### [WHAT THIS TASK INVOLVES]
Reproduce the data below word for word, keeping each line intact and in its original order.

---------------

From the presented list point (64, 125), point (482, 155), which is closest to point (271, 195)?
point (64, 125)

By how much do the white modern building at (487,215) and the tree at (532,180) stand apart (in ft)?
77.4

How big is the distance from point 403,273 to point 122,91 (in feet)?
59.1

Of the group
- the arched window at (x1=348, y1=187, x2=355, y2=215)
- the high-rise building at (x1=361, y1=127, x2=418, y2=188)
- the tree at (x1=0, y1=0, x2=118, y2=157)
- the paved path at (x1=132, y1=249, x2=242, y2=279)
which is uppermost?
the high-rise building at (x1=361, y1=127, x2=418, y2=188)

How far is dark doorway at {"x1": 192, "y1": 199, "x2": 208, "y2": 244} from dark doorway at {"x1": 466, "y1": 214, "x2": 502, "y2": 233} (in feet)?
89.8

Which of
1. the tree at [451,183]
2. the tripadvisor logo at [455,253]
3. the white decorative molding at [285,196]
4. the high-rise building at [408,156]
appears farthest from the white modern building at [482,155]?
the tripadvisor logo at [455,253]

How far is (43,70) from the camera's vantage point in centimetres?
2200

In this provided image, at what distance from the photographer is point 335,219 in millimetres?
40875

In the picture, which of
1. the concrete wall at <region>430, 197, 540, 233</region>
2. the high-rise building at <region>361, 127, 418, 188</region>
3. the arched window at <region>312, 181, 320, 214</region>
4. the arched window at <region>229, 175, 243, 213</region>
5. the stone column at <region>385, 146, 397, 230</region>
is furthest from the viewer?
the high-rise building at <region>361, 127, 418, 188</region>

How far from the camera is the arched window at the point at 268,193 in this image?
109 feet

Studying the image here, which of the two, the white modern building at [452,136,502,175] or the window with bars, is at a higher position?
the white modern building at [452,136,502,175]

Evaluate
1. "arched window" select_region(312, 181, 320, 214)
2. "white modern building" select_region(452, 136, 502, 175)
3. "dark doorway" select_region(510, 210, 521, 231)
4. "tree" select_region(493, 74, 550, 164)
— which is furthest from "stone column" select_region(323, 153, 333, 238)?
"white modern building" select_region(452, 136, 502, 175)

---------------

### [RESPONSE BELOW]
From the presented list point (64, 125), point (482, 155), which is closest to point (271, 195)?
point (64, 125)

By how much do the white modern building at (487,215) and the tree at (532,180) stand apart (in ft)?
77.4

How big is the distance from point 403,273 to point 122,91 (in feet)?
59.1

Of the group
- the arched window at (x1=348, y1=187, x2=355, y2=215)
- the high-rise building at (x1=361, y1=127, x2=418, y2=188)
- the tree at (x1=0, y1=0, x2=118, y2=157)
- the paved path at (x1=132, y1=249, x2=242, y2=279)
which is uppermost?
the high-rise building at (x1=361, y1=127, x2=418, y2=188)

How far is dark doorway at {"x1": 192, "y1": 199, "x2": 208, "y2": 244} from dark doorway at {"x1": 466, "y1": 214, "x2": 502, "y2": 233} (in feet)?
89.8

Which of
1. the tree at [451,183]
2. the tripadvisor logo at [455,253]
3. the white decorative molding at [285,196]
4. the high-rise building at [408,156]
appears farthest from the white modern building at [482,155]?
the tripadvisor logo at [455,253]

How far is (43,70) from the camera's vantage point in centimetres?
2200

In this provided image, at what distance from the photographer is point 335,219 in millimetres?
40875

In the picture, which of
1. the concrete wall at <region>430, 197, 540, 233</region>
2. the high-rise building at <region>361, 127, 418, 188</region>
3. the arched window at <region>312, 181, 320, 214</region>
4. the arched window at <region>229, 175, 243, 213</region>
5. the stone column at <region>385, 146, 397, 230</region>
is furthest from the viewer?
the high-rise building at <region>361, 127, 418, 188</region>

How far from the camera is the arched window at the point at 268,193 in this image?
109 feet

Studying the image here, which of the two, the white modern building at [452,136,502,175] or the window with bars, is at a higher position?
the white modern building at [452,136,502,175]

Evaluate
1. "arched window" select_region(312, 181, 320, 214)
2. "white modern building" select_region(452, 136, 502, 175)
3. "dark doorway" select_region(510, 210, 521, 231)
4. "tree" select_region(493, 74, 550, 164)
— which is furthest from "stone column" select_region(323, 153, 333, 238)?
"white modern building" select_region(452, 136, 502, 175)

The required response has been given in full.